The measured concentrations of Aβ_1-40, Aβ_1-42 and Tau at different times after synthesis are listed in Table 1. For Aβ_1-40, aliquoted Aβ_1-40 reagents were assayed for 53 weeks to determine Aβ_1-40 levels in 100-pg/ml-Aβ_1-40- PBS samples. The baseline (week 0) concentration was 94.52 pg/ml, which was close to the spiked concentration, i.e., 100 pg/ml. The concentrations from week 1 to week 53 were between 93.76 and 99.89 pg/ml. The recovery rates during the 53 weeks were calculated via Eq. (1) and are shown in Table 1. The highest and lowest recovery rates were 105.7% and 99.2%, respectively. These recovery rates were between 90% and 110% for the Aβ_1-40 reagent stored at 2°C-8°C for 53 weeks.

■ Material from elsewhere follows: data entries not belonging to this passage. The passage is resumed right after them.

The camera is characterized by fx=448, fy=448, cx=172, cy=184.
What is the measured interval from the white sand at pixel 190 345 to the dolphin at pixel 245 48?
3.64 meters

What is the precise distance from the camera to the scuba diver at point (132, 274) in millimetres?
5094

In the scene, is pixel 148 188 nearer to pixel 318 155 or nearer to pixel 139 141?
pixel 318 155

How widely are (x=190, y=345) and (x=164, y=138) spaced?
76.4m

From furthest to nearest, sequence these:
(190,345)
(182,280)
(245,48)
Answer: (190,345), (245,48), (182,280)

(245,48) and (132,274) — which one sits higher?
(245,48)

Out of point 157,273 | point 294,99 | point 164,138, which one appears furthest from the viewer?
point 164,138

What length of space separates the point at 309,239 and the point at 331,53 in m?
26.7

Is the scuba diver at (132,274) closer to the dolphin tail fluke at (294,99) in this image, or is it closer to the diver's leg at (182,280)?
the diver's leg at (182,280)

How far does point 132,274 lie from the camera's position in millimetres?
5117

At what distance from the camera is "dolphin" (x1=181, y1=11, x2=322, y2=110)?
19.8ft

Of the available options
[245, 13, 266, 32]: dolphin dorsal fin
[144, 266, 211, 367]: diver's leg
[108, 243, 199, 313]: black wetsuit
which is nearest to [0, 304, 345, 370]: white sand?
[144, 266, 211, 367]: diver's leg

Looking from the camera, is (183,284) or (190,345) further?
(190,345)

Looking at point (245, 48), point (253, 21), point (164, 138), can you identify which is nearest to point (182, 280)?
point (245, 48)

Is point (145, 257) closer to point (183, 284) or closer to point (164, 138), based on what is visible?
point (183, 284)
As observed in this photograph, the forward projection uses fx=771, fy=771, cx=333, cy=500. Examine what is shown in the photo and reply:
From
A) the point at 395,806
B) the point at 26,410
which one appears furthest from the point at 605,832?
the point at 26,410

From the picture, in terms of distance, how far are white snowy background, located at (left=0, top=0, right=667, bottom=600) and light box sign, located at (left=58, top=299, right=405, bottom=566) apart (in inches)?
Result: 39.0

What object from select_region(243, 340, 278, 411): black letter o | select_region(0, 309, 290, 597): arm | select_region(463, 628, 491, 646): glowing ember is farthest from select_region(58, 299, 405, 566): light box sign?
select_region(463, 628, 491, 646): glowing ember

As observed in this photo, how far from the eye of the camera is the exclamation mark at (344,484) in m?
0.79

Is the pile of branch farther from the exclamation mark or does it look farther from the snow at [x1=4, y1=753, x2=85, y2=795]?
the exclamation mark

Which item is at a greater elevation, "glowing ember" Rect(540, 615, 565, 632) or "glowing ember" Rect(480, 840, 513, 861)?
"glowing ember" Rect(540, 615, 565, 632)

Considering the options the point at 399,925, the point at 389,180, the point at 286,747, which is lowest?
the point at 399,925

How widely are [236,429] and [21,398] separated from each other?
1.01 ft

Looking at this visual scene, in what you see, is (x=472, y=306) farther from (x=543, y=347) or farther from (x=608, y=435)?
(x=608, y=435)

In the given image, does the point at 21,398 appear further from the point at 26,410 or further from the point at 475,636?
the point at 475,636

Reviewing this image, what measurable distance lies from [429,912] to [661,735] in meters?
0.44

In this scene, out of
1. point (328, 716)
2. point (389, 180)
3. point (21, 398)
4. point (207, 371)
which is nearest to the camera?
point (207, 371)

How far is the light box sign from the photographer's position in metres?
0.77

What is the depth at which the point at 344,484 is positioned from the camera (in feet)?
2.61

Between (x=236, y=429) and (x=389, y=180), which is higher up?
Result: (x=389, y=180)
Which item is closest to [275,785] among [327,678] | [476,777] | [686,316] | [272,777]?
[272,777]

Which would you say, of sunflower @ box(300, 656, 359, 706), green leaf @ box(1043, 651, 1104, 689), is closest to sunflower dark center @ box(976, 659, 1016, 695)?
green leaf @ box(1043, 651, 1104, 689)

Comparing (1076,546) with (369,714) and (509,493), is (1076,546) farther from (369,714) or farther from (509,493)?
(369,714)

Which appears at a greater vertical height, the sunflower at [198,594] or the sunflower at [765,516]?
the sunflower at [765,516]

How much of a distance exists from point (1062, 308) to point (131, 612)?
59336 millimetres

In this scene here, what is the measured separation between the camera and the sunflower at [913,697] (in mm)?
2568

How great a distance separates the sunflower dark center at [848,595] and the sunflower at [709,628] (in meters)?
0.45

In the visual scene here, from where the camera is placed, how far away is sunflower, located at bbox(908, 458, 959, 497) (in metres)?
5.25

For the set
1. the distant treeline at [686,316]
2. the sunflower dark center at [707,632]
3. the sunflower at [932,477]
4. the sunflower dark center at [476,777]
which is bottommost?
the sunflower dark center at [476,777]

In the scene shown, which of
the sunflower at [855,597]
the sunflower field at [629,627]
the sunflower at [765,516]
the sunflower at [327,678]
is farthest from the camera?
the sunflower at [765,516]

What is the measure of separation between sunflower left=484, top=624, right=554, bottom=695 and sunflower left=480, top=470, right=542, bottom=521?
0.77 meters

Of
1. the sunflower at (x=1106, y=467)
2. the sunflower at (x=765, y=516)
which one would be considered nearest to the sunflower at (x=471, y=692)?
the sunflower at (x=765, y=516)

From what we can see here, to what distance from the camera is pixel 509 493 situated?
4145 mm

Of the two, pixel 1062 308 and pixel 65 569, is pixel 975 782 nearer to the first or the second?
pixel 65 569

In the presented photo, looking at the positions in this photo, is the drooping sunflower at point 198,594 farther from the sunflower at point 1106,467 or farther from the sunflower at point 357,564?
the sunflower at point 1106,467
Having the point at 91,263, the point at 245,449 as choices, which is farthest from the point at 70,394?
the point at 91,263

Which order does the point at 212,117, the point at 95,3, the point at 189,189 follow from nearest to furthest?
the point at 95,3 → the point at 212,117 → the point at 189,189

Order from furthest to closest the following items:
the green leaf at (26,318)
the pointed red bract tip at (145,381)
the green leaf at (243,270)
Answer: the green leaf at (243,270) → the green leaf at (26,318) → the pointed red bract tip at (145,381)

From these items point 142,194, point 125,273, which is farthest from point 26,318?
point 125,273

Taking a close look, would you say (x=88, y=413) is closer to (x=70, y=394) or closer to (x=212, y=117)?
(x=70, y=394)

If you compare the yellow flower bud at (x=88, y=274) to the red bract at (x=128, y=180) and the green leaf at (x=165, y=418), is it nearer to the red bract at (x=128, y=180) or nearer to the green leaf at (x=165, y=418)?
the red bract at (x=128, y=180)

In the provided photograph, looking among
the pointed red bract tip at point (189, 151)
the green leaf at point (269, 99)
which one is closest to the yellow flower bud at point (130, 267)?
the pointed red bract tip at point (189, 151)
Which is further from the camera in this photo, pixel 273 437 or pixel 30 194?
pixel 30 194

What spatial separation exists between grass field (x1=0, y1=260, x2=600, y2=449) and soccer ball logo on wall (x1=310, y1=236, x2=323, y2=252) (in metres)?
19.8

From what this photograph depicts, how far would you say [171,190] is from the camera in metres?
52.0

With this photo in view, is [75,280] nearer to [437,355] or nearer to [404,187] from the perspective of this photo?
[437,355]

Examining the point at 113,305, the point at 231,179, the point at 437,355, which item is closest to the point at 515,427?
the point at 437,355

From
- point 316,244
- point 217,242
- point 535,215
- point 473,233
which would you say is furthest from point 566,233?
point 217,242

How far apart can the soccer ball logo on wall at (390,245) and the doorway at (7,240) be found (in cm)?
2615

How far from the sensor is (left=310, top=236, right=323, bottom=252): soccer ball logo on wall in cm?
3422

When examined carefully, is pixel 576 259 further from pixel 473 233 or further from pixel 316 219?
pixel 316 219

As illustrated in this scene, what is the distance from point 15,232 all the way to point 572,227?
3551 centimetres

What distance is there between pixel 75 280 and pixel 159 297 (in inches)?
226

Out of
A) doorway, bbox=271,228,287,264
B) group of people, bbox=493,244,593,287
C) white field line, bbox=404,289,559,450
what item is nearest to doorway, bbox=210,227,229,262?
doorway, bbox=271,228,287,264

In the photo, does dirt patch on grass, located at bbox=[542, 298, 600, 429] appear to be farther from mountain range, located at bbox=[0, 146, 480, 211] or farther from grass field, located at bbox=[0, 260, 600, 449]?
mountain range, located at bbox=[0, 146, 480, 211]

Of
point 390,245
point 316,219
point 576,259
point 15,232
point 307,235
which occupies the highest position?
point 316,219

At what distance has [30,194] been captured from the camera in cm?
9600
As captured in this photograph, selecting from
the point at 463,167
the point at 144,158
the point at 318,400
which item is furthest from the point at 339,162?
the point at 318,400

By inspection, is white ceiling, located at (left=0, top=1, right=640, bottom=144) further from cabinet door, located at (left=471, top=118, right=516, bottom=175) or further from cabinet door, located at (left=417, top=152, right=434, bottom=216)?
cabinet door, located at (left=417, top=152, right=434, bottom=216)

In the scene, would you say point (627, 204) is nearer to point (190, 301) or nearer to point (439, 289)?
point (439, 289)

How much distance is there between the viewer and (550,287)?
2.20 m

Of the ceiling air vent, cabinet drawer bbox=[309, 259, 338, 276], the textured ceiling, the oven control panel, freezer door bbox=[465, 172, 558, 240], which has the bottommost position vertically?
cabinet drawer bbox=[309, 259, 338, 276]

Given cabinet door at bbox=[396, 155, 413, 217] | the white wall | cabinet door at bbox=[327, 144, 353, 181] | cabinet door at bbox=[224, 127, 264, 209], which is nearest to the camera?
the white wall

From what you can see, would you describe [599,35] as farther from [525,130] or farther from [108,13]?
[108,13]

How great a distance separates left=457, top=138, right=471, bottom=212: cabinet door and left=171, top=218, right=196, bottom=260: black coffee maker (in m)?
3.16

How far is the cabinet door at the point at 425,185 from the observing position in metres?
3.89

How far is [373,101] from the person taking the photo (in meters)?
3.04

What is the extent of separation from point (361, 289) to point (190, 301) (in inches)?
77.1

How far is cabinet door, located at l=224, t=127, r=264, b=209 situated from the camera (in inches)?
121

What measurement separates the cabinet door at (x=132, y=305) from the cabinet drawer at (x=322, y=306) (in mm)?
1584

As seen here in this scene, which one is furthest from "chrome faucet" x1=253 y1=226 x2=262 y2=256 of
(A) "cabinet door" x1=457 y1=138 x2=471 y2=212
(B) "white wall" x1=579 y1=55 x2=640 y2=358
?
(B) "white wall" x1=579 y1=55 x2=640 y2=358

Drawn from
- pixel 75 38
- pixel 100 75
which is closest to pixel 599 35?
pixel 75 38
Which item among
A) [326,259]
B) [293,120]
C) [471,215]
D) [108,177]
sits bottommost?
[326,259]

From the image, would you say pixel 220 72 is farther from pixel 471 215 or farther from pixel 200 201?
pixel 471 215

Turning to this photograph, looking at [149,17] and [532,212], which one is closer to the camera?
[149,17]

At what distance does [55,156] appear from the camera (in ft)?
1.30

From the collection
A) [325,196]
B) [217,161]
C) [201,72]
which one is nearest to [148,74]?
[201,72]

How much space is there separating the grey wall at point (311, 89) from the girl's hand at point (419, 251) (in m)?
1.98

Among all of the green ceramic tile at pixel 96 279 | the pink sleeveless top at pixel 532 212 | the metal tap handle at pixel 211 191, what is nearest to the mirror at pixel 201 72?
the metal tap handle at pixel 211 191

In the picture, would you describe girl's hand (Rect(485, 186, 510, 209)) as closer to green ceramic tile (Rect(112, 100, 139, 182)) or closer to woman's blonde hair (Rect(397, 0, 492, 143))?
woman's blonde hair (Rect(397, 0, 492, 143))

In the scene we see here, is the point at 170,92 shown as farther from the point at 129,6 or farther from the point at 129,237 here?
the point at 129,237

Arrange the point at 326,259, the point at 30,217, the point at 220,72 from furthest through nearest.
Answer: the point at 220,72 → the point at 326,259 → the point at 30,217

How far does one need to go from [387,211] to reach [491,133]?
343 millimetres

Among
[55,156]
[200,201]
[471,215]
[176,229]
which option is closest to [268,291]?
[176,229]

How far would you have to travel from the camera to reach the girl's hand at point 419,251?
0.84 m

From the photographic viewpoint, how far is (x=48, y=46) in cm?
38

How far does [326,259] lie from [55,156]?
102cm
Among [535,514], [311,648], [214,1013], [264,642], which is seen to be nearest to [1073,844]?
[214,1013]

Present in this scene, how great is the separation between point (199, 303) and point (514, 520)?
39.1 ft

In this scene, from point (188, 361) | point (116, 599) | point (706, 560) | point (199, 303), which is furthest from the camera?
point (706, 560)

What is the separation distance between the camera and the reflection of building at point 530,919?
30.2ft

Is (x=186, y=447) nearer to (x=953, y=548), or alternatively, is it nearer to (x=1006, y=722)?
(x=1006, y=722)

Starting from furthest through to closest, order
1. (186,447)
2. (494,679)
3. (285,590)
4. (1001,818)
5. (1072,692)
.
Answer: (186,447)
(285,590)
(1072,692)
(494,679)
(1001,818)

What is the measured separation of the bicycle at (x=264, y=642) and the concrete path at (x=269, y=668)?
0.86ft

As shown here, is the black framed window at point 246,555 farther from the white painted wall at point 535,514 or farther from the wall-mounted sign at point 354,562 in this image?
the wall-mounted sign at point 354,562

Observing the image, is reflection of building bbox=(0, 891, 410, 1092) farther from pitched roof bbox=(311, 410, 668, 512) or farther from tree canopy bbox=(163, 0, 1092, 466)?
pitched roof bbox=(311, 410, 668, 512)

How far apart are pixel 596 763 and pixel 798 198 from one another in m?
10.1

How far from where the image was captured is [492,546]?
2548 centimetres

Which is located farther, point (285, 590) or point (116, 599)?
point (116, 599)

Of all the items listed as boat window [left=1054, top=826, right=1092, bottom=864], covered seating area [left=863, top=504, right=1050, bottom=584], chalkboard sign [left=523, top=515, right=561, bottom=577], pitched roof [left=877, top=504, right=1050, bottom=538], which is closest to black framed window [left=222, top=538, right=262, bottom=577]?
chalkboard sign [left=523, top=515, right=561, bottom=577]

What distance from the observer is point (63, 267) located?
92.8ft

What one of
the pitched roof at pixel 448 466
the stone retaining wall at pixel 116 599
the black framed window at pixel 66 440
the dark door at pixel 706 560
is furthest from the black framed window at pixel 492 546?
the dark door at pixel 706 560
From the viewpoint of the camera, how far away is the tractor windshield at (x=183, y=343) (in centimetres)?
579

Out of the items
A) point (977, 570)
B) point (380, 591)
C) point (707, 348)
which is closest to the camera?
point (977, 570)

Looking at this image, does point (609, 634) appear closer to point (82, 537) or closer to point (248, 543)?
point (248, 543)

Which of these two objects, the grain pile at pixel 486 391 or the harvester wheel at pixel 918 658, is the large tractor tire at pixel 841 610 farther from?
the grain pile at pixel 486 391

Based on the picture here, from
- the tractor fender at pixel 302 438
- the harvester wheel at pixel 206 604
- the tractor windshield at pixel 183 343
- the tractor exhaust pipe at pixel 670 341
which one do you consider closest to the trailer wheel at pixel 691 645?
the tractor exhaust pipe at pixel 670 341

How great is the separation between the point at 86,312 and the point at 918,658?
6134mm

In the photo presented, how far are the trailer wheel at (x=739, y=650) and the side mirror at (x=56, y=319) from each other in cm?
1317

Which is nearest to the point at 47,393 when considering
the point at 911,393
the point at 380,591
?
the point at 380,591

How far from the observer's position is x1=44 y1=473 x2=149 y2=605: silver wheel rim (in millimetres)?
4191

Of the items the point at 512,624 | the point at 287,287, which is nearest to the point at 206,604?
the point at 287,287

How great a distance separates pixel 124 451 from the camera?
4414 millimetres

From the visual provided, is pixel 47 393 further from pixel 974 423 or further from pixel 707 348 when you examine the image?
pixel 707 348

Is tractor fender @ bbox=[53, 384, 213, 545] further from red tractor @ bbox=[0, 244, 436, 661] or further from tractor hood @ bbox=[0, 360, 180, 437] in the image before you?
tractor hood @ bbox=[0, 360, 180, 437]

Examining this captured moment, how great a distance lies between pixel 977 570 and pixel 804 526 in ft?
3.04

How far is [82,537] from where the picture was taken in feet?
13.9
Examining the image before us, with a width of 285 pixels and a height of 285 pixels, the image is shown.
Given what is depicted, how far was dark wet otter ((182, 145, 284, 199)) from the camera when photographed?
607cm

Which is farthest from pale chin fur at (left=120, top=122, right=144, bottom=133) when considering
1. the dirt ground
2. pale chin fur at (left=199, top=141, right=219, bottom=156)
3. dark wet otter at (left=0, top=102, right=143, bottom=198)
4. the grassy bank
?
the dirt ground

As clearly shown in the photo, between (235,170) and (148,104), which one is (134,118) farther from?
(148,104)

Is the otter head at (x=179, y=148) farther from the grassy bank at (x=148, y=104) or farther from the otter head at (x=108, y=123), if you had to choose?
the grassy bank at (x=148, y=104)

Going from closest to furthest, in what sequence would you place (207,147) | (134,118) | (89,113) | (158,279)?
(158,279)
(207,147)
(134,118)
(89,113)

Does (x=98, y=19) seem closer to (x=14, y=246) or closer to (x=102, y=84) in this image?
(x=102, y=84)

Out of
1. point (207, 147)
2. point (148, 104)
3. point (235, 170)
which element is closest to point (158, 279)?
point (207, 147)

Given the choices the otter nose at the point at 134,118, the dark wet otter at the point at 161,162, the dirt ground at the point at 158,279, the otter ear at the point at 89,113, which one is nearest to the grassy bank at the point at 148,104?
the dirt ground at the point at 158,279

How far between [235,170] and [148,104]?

The measured concentration of Aβ_1-42 in the 100 pg/ml-Aβ_1-42-PBS sample using IMR Aβ_1-42 reagent at baseline (week 0) was 100.35 pg/ ml, as listed in Table 1. The measured concentrations of Aβ_1-42 during a storage period of 68 weeks were between 96.41 and 100.80 pg/ml, which corresponded with recovery rates from 96.1% to 100.4%. The results showed that the IMR Aβ_1-42 reagent stored at 2°C-8°C was stable for at least 68 weeks.

For the Tau reagent, the baseline concentration of the 100-pg/ml- Tau-PBS sample was 98.61 pg/ml when the IMR Tau reagent was used. The monitoring period of the Tau reagent was 54 weeks. The measured concentrations of Tau during the storage period ranged from 93.76 to 102.6 pg/ml. The recovery rates obtained via Eq. (1) ranged from 95.1% to 104%, which was within the acceptable range of 90% – 110%. Hence, the IMR Tau reagent was stable when stored at 2°C-8°C for 54 weeks.

Open-vial stability of IMR reagents

IMR measurements using IMR Aβ_1-40, Aβ_1-42 and Tau reagents were performed every two weeks after vial opening. Between successive measurements, the reagents were stored at 2°C-8°C, thereby subjecting the reagents to cool/thaw cycles between tests.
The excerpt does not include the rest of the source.